Problem:
Please output the data below exactly as given, starting at its first line and stopping after the line that contains "genus: Aepyceros".

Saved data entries

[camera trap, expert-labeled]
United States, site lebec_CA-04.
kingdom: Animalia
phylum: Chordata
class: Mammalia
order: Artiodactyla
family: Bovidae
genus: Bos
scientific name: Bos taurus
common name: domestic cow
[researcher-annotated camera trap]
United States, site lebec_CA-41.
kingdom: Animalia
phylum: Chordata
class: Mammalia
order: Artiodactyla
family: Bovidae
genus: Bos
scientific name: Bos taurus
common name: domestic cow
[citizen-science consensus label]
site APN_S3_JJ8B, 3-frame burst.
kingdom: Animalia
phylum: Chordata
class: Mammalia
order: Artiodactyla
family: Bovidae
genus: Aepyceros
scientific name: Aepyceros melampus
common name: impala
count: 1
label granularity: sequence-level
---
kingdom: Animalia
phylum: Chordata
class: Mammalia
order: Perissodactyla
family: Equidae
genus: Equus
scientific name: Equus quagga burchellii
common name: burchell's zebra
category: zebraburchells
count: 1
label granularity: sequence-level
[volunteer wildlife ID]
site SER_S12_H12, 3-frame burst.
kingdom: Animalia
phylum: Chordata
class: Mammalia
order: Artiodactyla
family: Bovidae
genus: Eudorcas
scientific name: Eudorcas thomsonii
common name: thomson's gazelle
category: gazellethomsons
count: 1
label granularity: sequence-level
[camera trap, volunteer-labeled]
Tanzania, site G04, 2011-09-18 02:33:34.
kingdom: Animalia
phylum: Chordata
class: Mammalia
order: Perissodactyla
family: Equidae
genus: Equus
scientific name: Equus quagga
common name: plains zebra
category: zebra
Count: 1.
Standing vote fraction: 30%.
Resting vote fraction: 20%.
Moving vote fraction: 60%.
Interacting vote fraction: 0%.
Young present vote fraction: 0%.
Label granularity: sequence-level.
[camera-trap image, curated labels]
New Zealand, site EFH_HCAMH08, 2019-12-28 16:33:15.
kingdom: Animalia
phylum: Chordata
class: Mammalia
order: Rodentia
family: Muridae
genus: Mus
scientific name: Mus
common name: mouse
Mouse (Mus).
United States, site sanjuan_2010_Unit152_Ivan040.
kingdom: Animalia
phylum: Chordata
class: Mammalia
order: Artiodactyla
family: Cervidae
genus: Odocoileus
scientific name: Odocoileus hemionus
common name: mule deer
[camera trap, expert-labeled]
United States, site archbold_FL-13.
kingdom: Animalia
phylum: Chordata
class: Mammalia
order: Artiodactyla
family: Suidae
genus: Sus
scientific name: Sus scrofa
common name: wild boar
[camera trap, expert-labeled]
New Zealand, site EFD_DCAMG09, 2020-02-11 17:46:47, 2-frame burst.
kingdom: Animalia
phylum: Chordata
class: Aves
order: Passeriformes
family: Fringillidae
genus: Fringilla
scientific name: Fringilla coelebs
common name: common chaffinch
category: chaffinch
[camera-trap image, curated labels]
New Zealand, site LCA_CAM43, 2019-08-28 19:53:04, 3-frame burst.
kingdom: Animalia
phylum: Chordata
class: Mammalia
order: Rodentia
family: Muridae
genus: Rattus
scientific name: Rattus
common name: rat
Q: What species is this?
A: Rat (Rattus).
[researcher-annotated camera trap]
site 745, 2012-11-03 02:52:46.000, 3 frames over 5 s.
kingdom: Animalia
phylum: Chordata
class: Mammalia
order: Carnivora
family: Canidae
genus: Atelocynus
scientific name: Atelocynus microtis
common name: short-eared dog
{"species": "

Problem solution:
[camera trap, expert-labeled]
United States, site lebec_CA-04.
kingdom: Animalia
phylum: Chordata
class: Mammalia
order: Artiodactyla
family: Bovidae
genus: Bos
scientific name: Bos taurus
common name: domestic cow
[researcher-annotated camera trap]
United States, site lebec_CA-41.
kingdom: Animalia
phylum: Chordata
class: Mammalia
order: Artiodactyla
family: Bovidae
genus: Bos
scientific name: Bos taurus
common name: domestic cow
[citizen-science consensus label]
site APN_S3_JJ8B, 3-frame burst.
kingdom: Animalia
phylum: Chordata
class: Mammalia
order: Artiodactyla
family: Bovidae
genus: Aepyceros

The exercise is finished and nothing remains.